Recovery Plan, confronto Conte-Confindustria: le richieste degli Industriali

Dagli industriali arriva una richiesta chiara, quella cioè di coinvolgere le parti sociali nella governance del Recovery Plan

(Teleborsa) – Mentre la crisi di Governo entra nel vivo, prosegue il confronto aperto tra Presidente del Consiglio Conte e parti sociali sul Recovery Plan: dopo quello con i sindacati di venerdì 22 gennaio, oggi è stata la volta di Confindustria. Collegato in videoconferenza il numero uno degli industriali, Carlo Bonomi. Per l’esecutivo partecipano i ministri dello Sviluppo economico, Patuanelli, dell’Economia, Gualtieri, del Lavoro, Catalfo, della PA, Dadone, degli Affari Ue, Enzo Amendola, del Sud, Provenzano.

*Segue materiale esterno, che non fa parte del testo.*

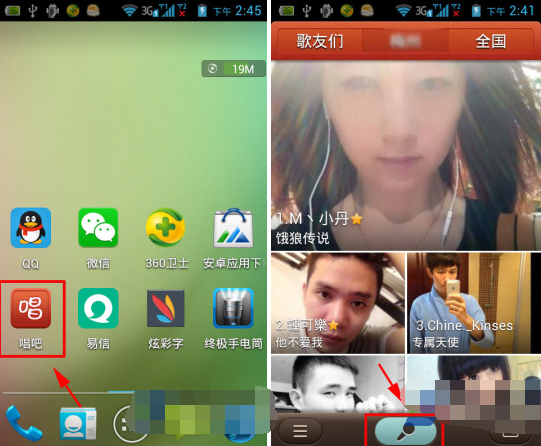 唱吧怎么清唱? 三联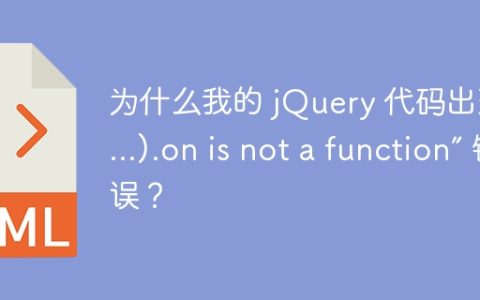 为什么我的 jQuery 代码出现 “$(…).on is not a function” 错误？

“Questo non è un piano del Governo ma del sistema-Italia, quindi deve essere ampiamente condiviso e costruire le basi per ricostruire e trasformare il Paese garantendo una robusta ripresa, una più efficace resilienza e la realizzazione delle riforme che valgano a superare le carenze strutturali del Paese e migliorarne la competitività”, ha ribadito il Premier sottolineando che “l’obiettivo è offrire una pronta ripresa al Paese, dopo questi mesi di sofferenza e recessione economica”.

Dagli industriali arriva una richiesta chiara, quella cioè di coinvolgere le parti sociali nella governance del Recovery Plan. Per gli industriali guidati da Carlo Bonomi “la governance necessaria per una puntuale ed efficiente realizzazione del Piano, ad oggi non ancora delineata” dovrebbe “prevedere modalità di confronto strutturato e continuativo con le parti sociali e un loro coinvolgimento lungo tutto il processo di esecuzione dei progetti”. Confindustria ha quindi manifestato al Premier “la piena disponibilità a continuare su questa metodologia di confronto al fine di rendere efficace e credibile il PNNR nell’interesse del Paese”.

Nel ribadire che il Recovery plan rappresenta “un’occasione storica e irripetibile per il Paese” ma, allo stato attuale, non è conforme “con le linee guida indicate dalla Ue”, l’associazione degli industriali ha indicato quattro priorità al Governo, chiedendo di affinare il piano indicando, nel dettaglio gli effettivi impatti sul PIL.

“Lo scorso luglio Confindustria – ha spiegato ancora l’associazione – ha trasmesso al Governo una proposta dettagliata che coniuga, in un unico obiettivo, la riforma degli ammortizzatori sociali e quella delle politiche attive del lavoro, aprendo al coinvolgimento delle Agenzie private. L’obiettivo della proposta è la valorizzazione del capitale umano e l’aumento dell’occupabilità, attraverso il potenziamento dell’assegno di ricollocazione e il contratto di espansione”.

Dopo Confindustria, spazio alle altre sigle delle PMI che rappresentano artigiani e commercianti (tra le altre Confcommercio, Cna, Confartigianato e Confesercenti). Alle 11 è stata la volta di Confapi mentre, dalle 12 è iniziato il ciclo di riunioni con Confcommercio, Confersercenti, Confartigianato, Cna e Casartigiani. Nel pomeriggio, in programma l’incontro con il forum del Terzo settore.